Она обернулась к нему: он распластался поверх перины, и член его, уютно маленький, приготовившийся к отдыху, по всей видимости, совершенно не реагировал на ее присутствие рядом. Из недр шкафа в ухо ей вкрадчиво и настойчиво мурлыкал голос: «Не слишком изнуряй себя работой, хорошо? Помни, дорогой, что у тебя имеются кое-где и другие дела и обязанности!» О чем же еще мог говорить этот голос, как не о ней? Какой другой работой мог заниматься он здесь?
Поймав на себе ее внимательный взгляд, он лениво улыбнулся ей. Она легла обратно в постель рядом с ним. Неожиданно само их соседство показалось ей странным. Подобно Еве, вкусившей яблока, она вдруг устыдилась своей наготы. Хотелось встать, удалиться куда-нибудь, свернуться калачиком в одиночестве и заснуть. Но не меньше хотелось, чтобы он сделал движение ей навстречу, доказал ей, что, вопреки всему, она для него не только работа, но и объект желания.
Она щелкнула пультом, выключив телевизор. Минуту-другую они лежали молча. Щекочущим движением она провела пальцем по его груди.
— М-м... Приятно! — Он приоткрыл один глаз. — Ты очень красивая, — рассеянно пробормотал он и притянул ее к себе, заключив в кольцо своих рук, словно баюкая ребенка, и одновременно отвел ее ищущую руку.
— Ты меня хочешь? — спросила она, стараясь, чтобы это прозвучало лениво, как бы между прочим, но слова эти все равно повисли в воздухе, грубые, вызывающе откровенные.
Он лениво хохотнул, по-видимому, не почувствовав ни ее раздражения, ни страха.
— О, Анна... Хоть ты и прекрасна, как майская заря, боюсь, что на сегодня я пас. Тебе надо было хватать меня до второй бутылки.
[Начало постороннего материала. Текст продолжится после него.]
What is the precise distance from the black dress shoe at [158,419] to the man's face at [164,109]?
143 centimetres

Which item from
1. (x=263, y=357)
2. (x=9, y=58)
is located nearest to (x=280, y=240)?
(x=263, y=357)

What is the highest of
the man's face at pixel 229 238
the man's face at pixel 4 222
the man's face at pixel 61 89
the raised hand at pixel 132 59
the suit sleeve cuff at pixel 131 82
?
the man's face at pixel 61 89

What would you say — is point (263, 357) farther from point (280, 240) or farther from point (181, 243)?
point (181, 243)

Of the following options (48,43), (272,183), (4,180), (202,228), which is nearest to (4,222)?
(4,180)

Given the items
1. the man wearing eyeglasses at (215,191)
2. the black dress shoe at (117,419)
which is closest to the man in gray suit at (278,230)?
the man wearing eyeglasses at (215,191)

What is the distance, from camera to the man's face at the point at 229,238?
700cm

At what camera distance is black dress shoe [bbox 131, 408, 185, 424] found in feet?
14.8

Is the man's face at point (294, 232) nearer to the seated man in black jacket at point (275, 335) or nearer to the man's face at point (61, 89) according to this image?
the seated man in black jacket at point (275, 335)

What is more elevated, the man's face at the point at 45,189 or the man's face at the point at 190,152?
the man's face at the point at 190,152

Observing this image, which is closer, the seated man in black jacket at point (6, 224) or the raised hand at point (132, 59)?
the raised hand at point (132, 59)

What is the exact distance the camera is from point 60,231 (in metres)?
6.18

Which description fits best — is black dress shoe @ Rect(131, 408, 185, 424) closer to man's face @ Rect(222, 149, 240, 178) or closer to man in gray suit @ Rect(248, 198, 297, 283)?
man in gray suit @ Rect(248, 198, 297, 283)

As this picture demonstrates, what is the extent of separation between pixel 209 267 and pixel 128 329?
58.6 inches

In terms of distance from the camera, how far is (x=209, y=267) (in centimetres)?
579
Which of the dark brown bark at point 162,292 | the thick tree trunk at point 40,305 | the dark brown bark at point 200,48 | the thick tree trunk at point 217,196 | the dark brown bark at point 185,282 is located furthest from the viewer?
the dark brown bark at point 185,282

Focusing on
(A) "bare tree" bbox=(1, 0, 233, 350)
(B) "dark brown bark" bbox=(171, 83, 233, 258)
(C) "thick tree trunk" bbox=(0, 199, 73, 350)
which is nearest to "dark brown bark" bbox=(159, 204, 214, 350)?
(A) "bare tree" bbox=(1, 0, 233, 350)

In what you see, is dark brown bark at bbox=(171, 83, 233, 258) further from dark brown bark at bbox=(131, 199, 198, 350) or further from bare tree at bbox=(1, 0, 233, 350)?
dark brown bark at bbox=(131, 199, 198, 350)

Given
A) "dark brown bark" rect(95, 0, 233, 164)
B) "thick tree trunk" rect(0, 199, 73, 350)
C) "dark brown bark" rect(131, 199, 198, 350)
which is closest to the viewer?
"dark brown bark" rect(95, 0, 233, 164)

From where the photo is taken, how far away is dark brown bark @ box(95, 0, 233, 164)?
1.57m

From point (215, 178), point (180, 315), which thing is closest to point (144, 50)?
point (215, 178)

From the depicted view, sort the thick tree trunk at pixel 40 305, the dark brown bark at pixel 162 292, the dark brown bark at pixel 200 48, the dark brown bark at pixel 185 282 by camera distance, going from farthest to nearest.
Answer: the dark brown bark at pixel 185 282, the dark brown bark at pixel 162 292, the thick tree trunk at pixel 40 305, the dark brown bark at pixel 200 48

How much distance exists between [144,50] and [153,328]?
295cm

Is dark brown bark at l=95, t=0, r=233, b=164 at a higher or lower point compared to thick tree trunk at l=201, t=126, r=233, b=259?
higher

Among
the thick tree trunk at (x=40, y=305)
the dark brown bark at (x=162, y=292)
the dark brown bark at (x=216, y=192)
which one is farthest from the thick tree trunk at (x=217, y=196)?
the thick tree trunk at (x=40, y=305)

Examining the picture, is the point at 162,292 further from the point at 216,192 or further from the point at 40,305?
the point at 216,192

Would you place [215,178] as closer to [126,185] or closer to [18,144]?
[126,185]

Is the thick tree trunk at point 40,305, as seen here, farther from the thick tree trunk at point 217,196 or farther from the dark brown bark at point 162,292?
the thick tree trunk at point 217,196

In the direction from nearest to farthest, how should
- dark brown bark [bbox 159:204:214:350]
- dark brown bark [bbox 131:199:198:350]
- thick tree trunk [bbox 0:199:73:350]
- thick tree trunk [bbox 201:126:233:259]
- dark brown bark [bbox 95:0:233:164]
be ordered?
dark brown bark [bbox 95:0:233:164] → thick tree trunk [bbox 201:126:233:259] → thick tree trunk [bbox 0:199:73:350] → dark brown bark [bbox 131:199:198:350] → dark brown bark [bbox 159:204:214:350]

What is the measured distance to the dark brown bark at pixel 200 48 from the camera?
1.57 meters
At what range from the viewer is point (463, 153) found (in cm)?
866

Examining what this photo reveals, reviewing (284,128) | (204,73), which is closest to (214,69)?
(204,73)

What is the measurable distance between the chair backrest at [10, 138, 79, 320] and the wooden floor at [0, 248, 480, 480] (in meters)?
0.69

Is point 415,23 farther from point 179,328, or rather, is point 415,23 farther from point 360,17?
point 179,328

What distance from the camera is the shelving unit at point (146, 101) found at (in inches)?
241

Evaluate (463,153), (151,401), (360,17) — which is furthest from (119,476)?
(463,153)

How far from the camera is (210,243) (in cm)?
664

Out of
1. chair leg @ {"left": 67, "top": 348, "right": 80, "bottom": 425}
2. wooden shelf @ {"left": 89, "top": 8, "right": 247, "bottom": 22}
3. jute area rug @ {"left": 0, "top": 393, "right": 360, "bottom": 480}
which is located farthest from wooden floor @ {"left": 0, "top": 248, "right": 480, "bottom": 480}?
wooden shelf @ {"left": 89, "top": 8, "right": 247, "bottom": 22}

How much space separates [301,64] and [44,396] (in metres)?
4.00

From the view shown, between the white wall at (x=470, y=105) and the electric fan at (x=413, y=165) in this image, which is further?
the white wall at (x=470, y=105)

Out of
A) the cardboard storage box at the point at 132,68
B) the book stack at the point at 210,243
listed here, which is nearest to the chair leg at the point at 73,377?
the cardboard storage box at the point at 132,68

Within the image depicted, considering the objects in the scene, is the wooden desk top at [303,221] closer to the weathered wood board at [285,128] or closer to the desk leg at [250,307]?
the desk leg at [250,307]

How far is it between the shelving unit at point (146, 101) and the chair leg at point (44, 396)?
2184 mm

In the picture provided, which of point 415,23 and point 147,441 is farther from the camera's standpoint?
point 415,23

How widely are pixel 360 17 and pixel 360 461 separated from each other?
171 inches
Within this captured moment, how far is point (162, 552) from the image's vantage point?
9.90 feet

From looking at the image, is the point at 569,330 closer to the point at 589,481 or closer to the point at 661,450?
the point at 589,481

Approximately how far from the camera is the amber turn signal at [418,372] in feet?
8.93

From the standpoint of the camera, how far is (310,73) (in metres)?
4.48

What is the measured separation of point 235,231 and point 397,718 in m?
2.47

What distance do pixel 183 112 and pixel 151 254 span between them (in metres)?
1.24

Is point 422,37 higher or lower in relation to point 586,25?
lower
А сейчас меня так клонит в сон, что бороться с этим я не в силах. — Он теснее прижал ее к себе, словно крепость объятия была для них единственной целью и удовлетворением. — А утром будем завтракать в постели, хорошо?
Голова его свесилась набок, и почти мгновенно его дыхание стало ровным, а рука, обнимавшая ее, отяжелела и замерла. «И не слишком изнуряй себя, дорогой...» Слова эти были как колючая проволока: чем старательнее отцепляешь от себя колючки, тем сильнее впиваются они в кожу. Лежа в его объятии, она порылась в своей душе, пытаясь оценить размер полученной травмы. В сознание ветерком пахнуло воспоминание: первый момент после разрыва с Крисом.